→ **Given data**
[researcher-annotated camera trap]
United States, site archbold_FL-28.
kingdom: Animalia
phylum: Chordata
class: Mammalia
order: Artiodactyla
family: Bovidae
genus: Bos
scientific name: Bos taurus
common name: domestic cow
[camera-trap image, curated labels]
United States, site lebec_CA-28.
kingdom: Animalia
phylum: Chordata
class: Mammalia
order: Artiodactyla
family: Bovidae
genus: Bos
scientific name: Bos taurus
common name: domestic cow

...

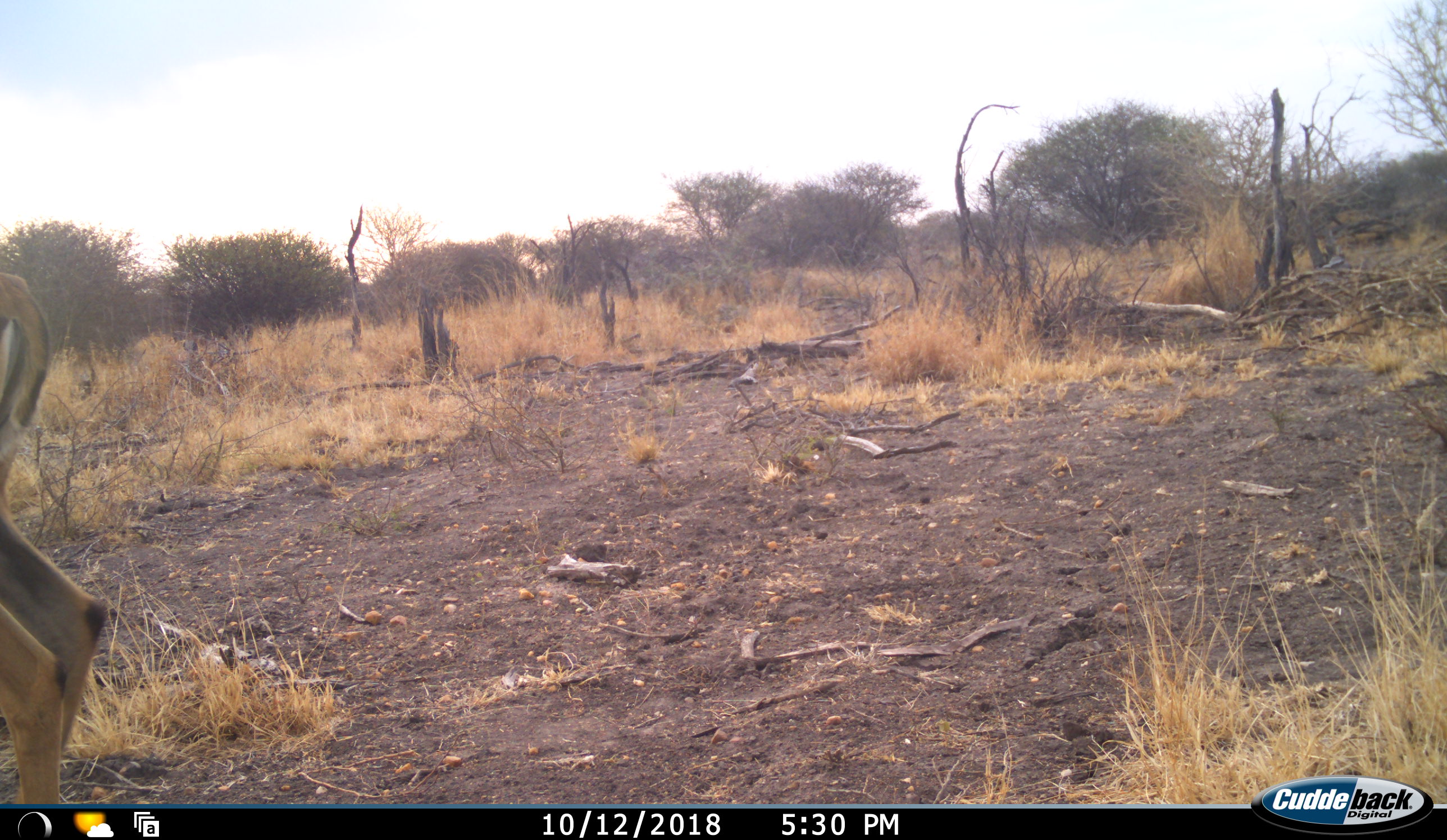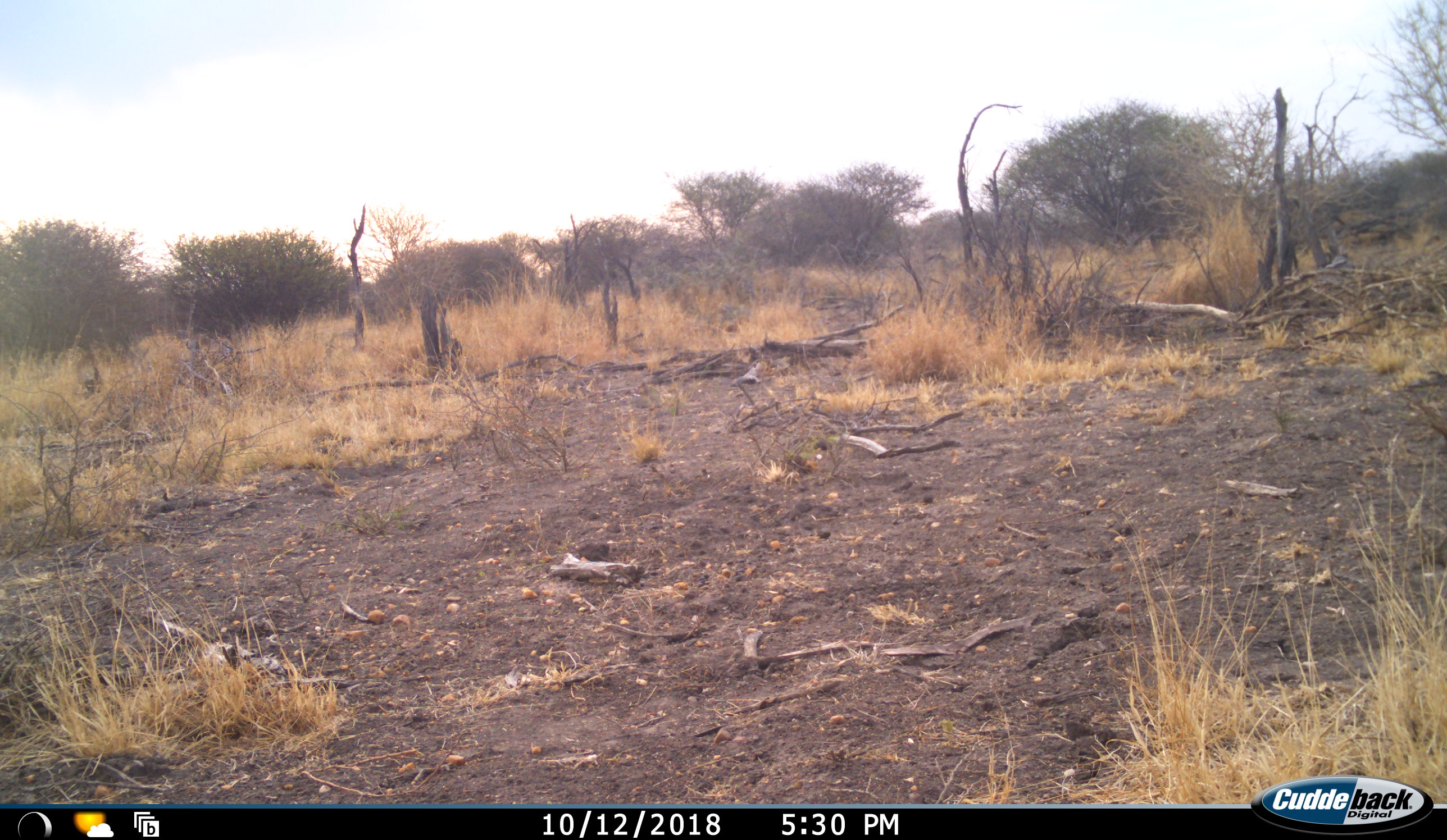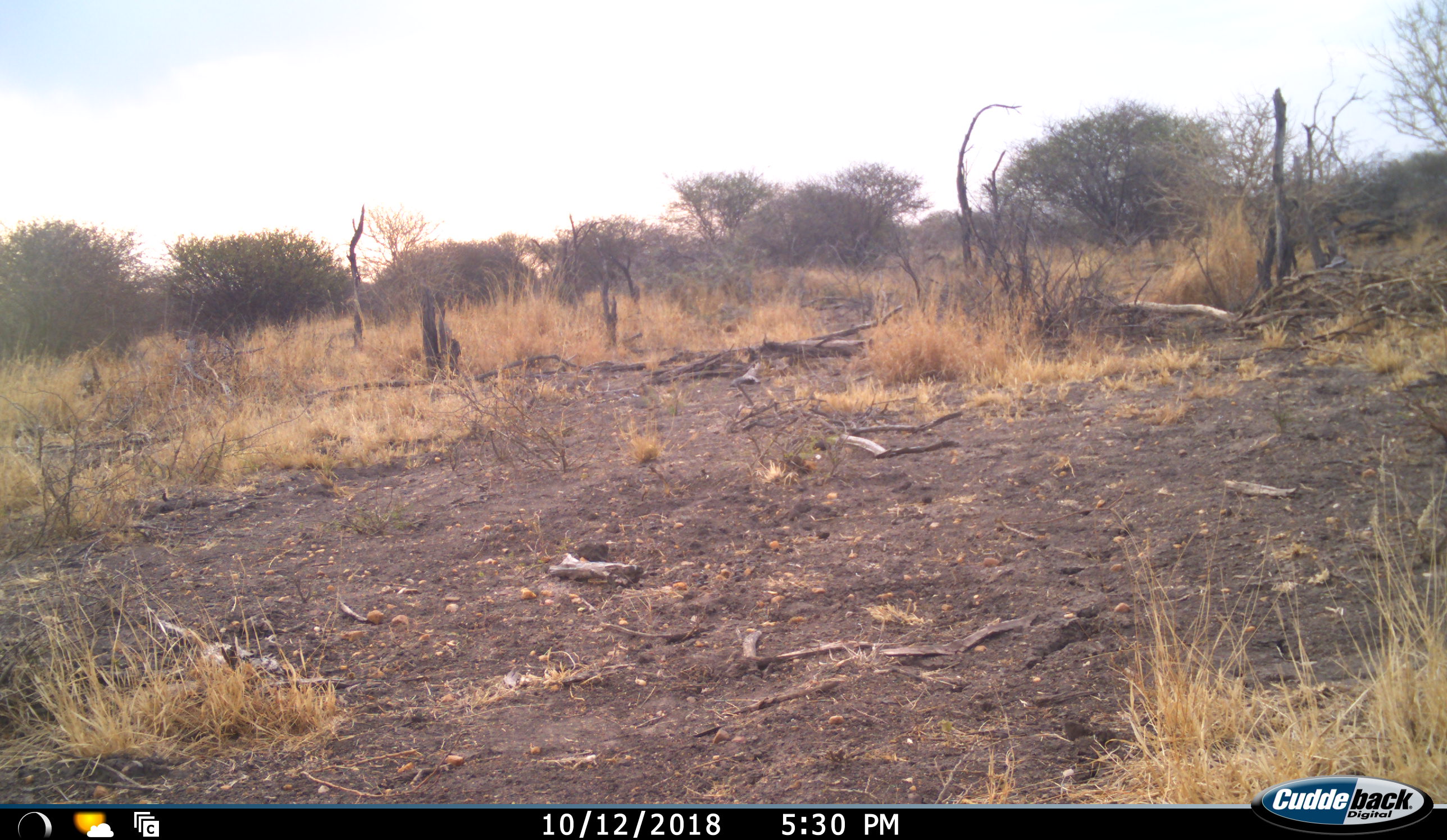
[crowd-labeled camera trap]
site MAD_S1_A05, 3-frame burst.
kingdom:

→ **Work item**
When a line above includes the word "States", please list that line.

→ **Response area**
United States, site archbold_FL-28.
United States, site lebec_CA-28.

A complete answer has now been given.